Although the Island was spared much of the grief, highways and roads were closed or partially closed due to flooding.
We’ve seen images of the washouts on the B.C. superhighway, the Coquihalla and rivers on Highway One. Throughout the mountainous province, unbelievable torrents destroyed huge cement bridge structures, and mudslides threatened lives.
Near Vancouver, in the heart of beautiful, productive Abbotsford the Sumas Lake basin that was drained in 1924 to provide fertile farmland, has become a lake again. (“Mapping the Flood in Abbotsford” – The Tyee)
Water from the USA breached the Sumas River Dike and flowed into the old lake basin.
Four of the largest pumps in Western Canada, capable of handling 250,000 gallons per minute, are pumping the renegade water up three metres into the Fraser River.
Along with over a thousand people evacuated in Abbotsford, think of the animals.
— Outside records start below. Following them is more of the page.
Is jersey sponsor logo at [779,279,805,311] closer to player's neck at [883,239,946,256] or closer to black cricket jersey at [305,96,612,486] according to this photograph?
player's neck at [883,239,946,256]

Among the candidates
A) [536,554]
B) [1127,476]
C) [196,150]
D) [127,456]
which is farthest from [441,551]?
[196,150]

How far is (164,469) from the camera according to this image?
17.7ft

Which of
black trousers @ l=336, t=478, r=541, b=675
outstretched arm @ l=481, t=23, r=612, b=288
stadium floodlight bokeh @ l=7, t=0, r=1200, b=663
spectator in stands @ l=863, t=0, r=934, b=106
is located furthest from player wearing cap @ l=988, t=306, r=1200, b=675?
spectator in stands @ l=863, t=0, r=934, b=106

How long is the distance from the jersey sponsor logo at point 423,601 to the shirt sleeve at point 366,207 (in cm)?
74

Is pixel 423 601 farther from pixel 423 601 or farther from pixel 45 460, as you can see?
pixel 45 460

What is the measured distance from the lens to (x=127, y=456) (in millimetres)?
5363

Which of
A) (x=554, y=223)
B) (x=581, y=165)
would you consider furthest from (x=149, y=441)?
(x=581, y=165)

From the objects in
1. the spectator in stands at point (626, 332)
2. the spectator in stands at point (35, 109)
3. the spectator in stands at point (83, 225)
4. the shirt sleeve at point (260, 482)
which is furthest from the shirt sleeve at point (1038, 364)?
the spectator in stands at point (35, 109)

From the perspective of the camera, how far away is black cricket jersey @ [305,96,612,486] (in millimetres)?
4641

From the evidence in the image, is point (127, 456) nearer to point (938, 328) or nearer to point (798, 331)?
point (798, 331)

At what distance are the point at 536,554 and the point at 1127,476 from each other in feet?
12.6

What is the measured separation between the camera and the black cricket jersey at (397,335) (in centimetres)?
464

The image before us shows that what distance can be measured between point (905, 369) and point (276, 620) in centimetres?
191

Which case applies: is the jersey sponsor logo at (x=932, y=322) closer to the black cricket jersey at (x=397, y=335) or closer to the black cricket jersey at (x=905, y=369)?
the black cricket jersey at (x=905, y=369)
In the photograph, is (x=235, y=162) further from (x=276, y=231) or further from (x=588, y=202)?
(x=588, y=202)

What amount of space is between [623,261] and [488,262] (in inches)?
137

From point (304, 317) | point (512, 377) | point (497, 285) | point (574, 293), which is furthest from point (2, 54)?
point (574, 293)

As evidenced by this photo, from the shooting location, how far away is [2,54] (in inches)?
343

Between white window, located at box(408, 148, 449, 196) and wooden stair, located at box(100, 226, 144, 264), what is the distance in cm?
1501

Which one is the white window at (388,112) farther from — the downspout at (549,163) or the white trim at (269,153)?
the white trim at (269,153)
There are images of farmers trying to rescue their dairy cows. What will they eat? Many animals will be lost.
We prairie dwellers have travelled those highways often. For many of us, we've got family in B.C.
I think of the small businesses in the Fraser Valley. My glass cream bottle reminds me of the Dutchman Dairy.
The province is in a state of emergency. There's been many evacuations such as the inland mountain town of Merritt. Throughout the province, rescues have been by helicopter and watercraft.
Grocery shelves have been emptied in some of the interior cities as supplies couldn’t get through on the roads.
Today, Nov. 18, I am told the current route between Vancouver and Edmonton means a 90-minute ferry over to the Island, a four-hour drive up to Port Hardy on the northern end of Vancouver Island, then an 18-hour ferry to Prince Rupert, followed by a 16-hour trip on the Yellowhead to Edmonton. Truckers, desperate to deliver cargo have a long journey between Alberta and the West Coast cities.